26 December 2010

I am the Best Person to Have With You During the Zombie Apocalypse, An Attempt at Self-Preservation

The title is definitely something of a lie, but I do have a lot of good qualities, qualities that will be useful in the event of a zombie apocalypse.

1. I have done a lot of planning and research. I know what to do, and know what I will do. I think I am in the top ten percent of zombie researchers. You will probably laugh at me, like everyone else did when I talked about how I had been researching squid for three years (which I have), but I am serious. I know a lot about zombies. I have made countless, necessarily flawed (I am human, after all) plans about what to do in case of zombies. I also have plans for robots, octopods/giant squid, and flash floods. I plan things out a lot. Actually, that too: I am really good at making plans.

2. I am actually really good at solving problems creatively with minimal resources.
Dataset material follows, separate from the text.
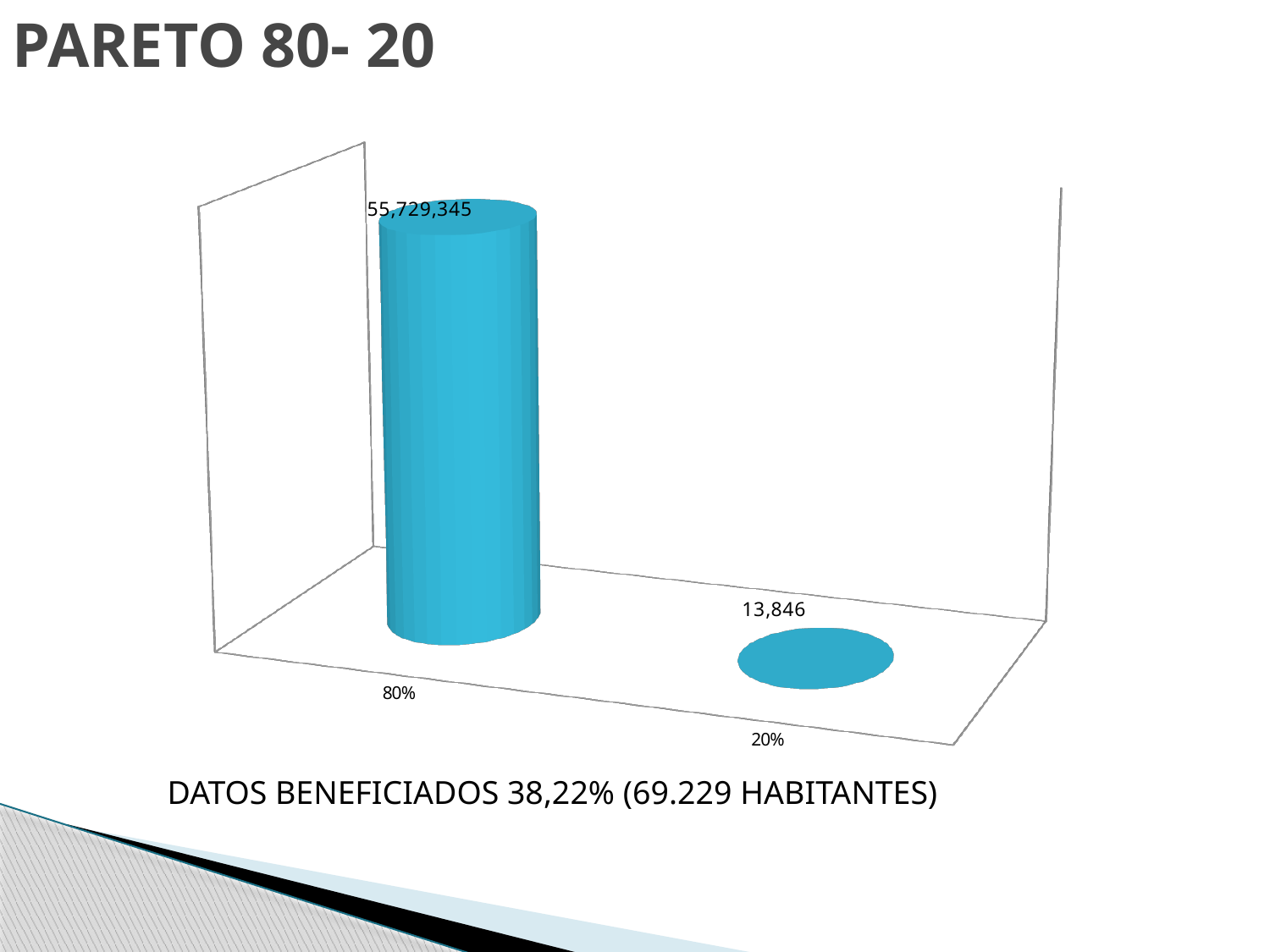
Do the values rise or fall from the 80% category to the 20% category? Fall Which category has the highest value? 80% What is the value shown for the 20% category? 13,846 What is the value shown for the 80% category? 55,729,345 What kind of chart is shown on the slide? Bar chart What is the title of the slide containing the chart? PARETO 80- 20 Which is larger, the value for 80% or the value for 20%? 80% What is the difference between the values for the 80% and 20% categories? 55,715,499 What colour are the bars in the chart? Blue Which category has the lowest value? 20% How many categories are plotted on the chart? 2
My mother contests this. I pointed out that just because I am good at something, doesn't mean that I actually do that thing all the time. But, really, I am very good at this. I solve all sorts of problems very creatively in my head, and all they need is a bit of mechanical tweaking in order to work (which I can also handle, I am pretty sure). So, there is that.

3. I am a fast reader, and remember a lot of things. This probably sounds like a weird thing to list, but imagine we came across a medical textbook. Two hours with that, I now know a whole bunch of stuff, and will for the foreseeable future. Somewhat relatedly, I would also be good to have around when we start to rebuild civilization.
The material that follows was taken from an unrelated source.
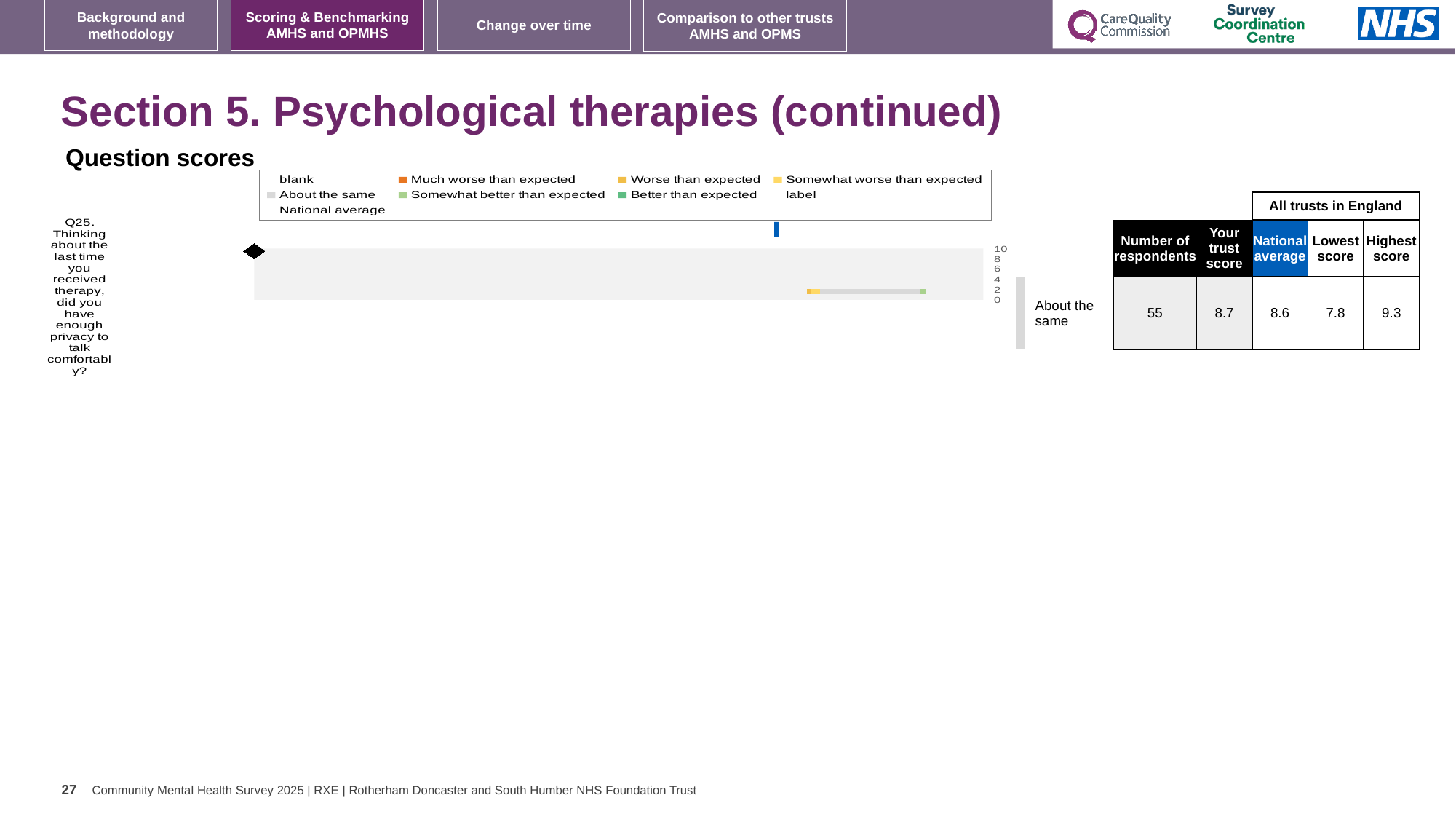
How many survey questions are plotted in the chart? 1 How many entries does the chart legend list? 9 In the table next to the chart, what is the national average for Q25? 8.6 Which question is plotted in the chart? Q25. Thinking about the last time you received therapy, did you have enough privacy to talk comfortably? In the table next to the chart, what is the highest score among all trusts in England for Q25? 9.3 In the table next to the chart, what is the number of respondents for Q25? 55 In the table next to the chart, what is the lowest score among all trusts in England for Q25? 7.8 What kind of chart is shown under 'Question scores'? bar chart What is the highest value shown on the chart's axis? 10 What benchmark category is shown to the right of the chart for Q25? About the same In the table next to the chart, what is the trust's score for Q25? 8.7 In the table next to the chart, which is larger for Q25: the trust's score or the national average? Your trust score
4. I am really very lazy. This may sound like a weird qualification, especially since I think I included it on my list of faults, but hear me out. Imagine, if you will, that you have already decided that I will be a member of your group of survivors, and an opportunity comes across for me to betray you. If it were one of the many times where I was being a rational human being, I would consider simply how much work surviving on my own would be, and how much work being accepted into another group would be. So, my laziness could be a source of intense loyalty, though also of course a source of being too lazy to help out. But, I guess, just threaten to kick me out, or remind me of how much work being on my own would be.

5. I am very selfish. Again, this probably sounds weird, but it means that I really would like to stay alive. I have given a lot of thought to it, and I think I would be entirely capable of beating someone to death if my life depended on it. This may sound like a weird thing to say (similar to asking someone how long you should wait before eating them in the event of being stranded), but I know there are some people who would be stopped by the fact that zombies once used to be human. I am very attached to life. Also, if I thought my action would get me kicked out of the group (which would basically be death), I would be very wary of crossing anyone in the group.

6. I am good at telling people what to do. I take charge of most situations I am in, if I see that no one else has, and very few people question my right to do so. I do this all of the time, sometimes much to the annoyance of whomever was nominally in charge. This might not be a real selling point, if you already have an intrepid leader, but I assure you, if your leader is adequate, I wouldn't take over their job, because I am not a usurper, just a power-vacuum-filler. And I am good at it. And the orders I would give would actually make sense, not be stupid, selfish things. So if I had to be your leader, you wouldn't die, I promise.

7. I basically hate everyone, so the zombie apocalypse is like a dream come true. As is, my boundless rage and hatred of all other human persons is impotent, and channeled into snarky remarks and general social avoidance. However, when I am allowed to attack humanoid creatures, and they will most likely be people I once knew, or had seen in passing (because I doubt I would manage to go far), and therefore in theory hate (the way in which I hate others is very complicated and tricky to explain and the last time I explained it I was tricked so I don't want to explain it to you guys in case you trick me, so maybe I will do that later if I can figure out how to not get tricked), I could be a very valuable fighter. I also would be unlikely to distract you from zombie survival missions by trying to become your friend or lover because your existence would probably, through no fault of your own (most likely, but you might have something wrong with you), repulse me. So I would have a one-track mind, and that track would be zombies and how to kill them.

8. I am clever, and also funny. I could be comic relief! And also make fun of people from other groups (or other people in the same group), and we could bond over how fun it is to make fun of people. It's always good to remember stuff like that in stressful situations, especially situations where you might die because your sister is now undead and trying to eat you and you are displaying human weakness by trusting an obviously zombified sibling. In situations like those, it's good to remember that there are a lot of ways to call someone's intelligence into question, because at least you can die laughing.

As you now can see, I am a much more valuable resource in the event of apocalypse than my list of faults may suggest, and I hope that you neither refuse to let me join your survivor group, complete with custom jackets, nor shoot me to put me out of my (probable future) misery at being supposedly incapable of handling an apocalypse or post-apocalypse.
Also, I have almost exhausted my ability to write about zombies, so you don't get a million more posts about zombies, but some about something else I haven't thought of yet. Maybe books, like I promised, or something historical. I'll probably talk about Lord Byron, because he is my favorite.